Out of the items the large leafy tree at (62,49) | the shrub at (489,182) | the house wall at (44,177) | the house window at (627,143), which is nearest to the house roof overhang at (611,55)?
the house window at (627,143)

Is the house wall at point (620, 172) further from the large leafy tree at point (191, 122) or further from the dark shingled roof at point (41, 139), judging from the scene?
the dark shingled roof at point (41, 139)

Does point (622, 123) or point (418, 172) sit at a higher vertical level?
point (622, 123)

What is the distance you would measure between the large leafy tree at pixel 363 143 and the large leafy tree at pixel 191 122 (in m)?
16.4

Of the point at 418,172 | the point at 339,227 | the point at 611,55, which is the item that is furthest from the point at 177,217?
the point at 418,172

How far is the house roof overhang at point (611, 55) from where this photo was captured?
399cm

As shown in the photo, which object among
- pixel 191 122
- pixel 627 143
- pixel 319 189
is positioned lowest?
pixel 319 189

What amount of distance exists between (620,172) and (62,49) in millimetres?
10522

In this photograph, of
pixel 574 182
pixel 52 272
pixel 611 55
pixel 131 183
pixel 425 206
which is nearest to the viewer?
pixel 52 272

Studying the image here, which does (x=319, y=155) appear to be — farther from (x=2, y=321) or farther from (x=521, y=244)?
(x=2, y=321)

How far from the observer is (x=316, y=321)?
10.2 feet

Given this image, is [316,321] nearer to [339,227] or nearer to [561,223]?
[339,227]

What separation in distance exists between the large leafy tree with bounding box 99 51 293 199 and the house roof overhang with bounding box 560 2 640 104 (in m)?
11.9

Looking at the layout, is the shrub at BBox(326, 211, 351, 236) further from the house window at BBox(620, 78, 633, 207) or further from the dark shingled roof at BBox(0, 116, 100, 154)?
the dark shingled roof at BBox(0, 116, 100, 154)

# # # # # # #

Exercise goal: Copy every record above word for word, keeping each line and its answer in the original order.

Result:
Out of the items the large leafy tree at (62,49) | the shrub at (489,182) | the house wall at (44,177) | the house window at (627,143), which is nearest to the house roof overhang at (611,55)?
the house window at (627,143)

Is the house wall at point (620, 172) further from the large leafy tree at point (191, 122) or further from the dark shingled roof at point (41, 139), judging from the scene?
the dark shingled roof at point (41, 139)

Does point (622, 123) or point (418, 172) sit at a higher vertical level?
point (622, 123)

What is the distance you would measure between the large leafy tree at pixel 363 143 and the large leafy tree at pixel 191 122 (in m)?
16.4

Of the point at 418,172 | the point at 339,227 | the point at 611,55, which is the item that is furthest from the point at 177,217?
the point at 418,172

How far is the house roof overhang at point (611, 55) from where this photo was captured?
399cm

As shown in the photo, which object among
- pixel 191 122
- pixel 627 143
- pixel 319 189
is positioned lowest?
pixel 319 189

What amount of distance exists between (620,172) and (62,49) in millimetres?
10522

In this photograph, of
pixel 574 182
pixel 52 272
pixel 611 55
pixel 131 183
pixel 425 206
which is nearest to the viewer?
pixel 52 272

Studying the image here, which does (x=319, y=155) appear to be — farther from (x=2, y=321) or farther from (x=521, y=244)?
(x=2, y=321)

How far from the observer is (x=316, y=321)?
10.2 feet

Given this image, is [316,321] nearer to [339,227] or nearer to [561,223]?
[339,227]

What separation in distance exists between the large leafy tree with bounding box 99 51 293 199 and the house roof overhang with bounding box 560 2 640 104 (in m)?
11.9

Looking at the layout, is the shrub at BBox(326, 211, 351, 236) further from the house window at BBox(620, 78, 633, 207) or further from the dark shingled roof at BBox(0, 116, 100, 154)?
the dark shingled roof at BBox(0, 116, 100, 154)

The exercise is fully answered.